The second problem is that supernaturalism is not as common as Bering and many others think. In fact, it may be only one of a few examples, coming about as late as the 2nd Century C.E. We hear and read about a lot of things in ancient philosophy and traditions and automatically interpret them in 'supernatural' terms today, but this was often not the case. Rather, ancient peoples were theorizing about how their One, holistic Natural universe operated. Their notion of souls and entities, and even the gods were often naturalistic. It may not have been until Jesus' failure to return from the dead that early Christians began to conceive of a supernatural realm separate from the natural, as an explanation of what was meant by the Kingdom of God. Today, with our modern Christian-colored glasses, when we look back and read many of the concepts before that time, we tend to cast them in a supernatural context when that wasn't the original conception.

But, alas, the essential question remains as to whether or not people can be good without direct oversight, or the belief of direct oversight. We know for a fact this is possible anecdotally, so it's a question of degrees and proportions. Rather than comparison with undisciplined children, I would like to see the cheating behavior of groups of believers compared with groups of people who had been trained in enlightened ethical principles that go beyond direct punishment/reward, which is the lowest level of ethical education. Consider psychologist Barry Schwartz's criticism of incentive based systems in a talk last year at TED on our Loss of Wisdom, where he said, "...excessive reliance on incentives demoralizes professional activity". The same is true throughout all morality.

There's no question that this kind of advanced ethical education requires more societal energy than enforcement through incentive based dogma; but then, it is also more reliable and stable than good behavior based on faith. In other words, you get what you pay for. 


Many thanks to Rick Bamford for making me aware of this article, and thanks to Nate Custer for drawing my attention to Barry Schwartz's talk! 

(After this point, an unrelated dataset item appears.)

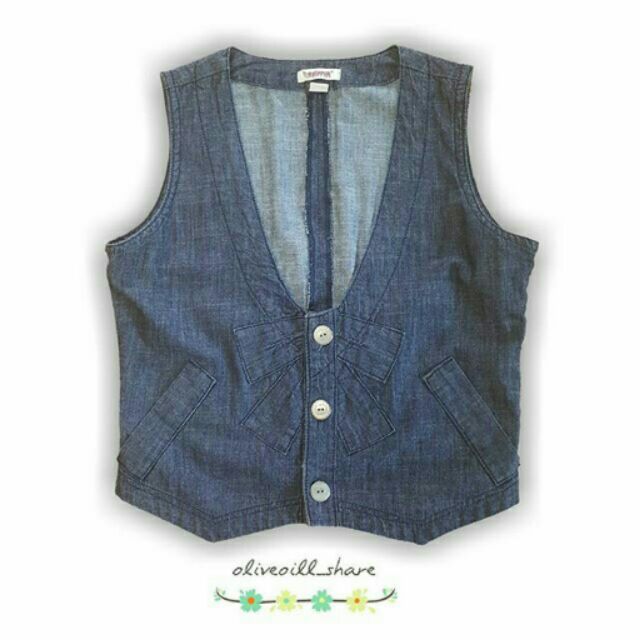 กั๊กยีนส์ RAPPER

[1] I also had a minor quibble with Bering's comment, "I've always said that I don't believe in God, but I don't really believe in atheists either... Everybody experiences the illusion that God — or some type of supernatural agent — is watching them or is concerned about what they do in their sort of private everyday moral lives." I think again, Bering has made a larger claim than he can support. I have never had this feeling, even momentarily, since becoming an atheist. But I admit I have a considerable degree of philosophical underpinning to my natural worldview, which many atheists who merely lack theism do not have. Such occasional suspicions would not be surprising for them.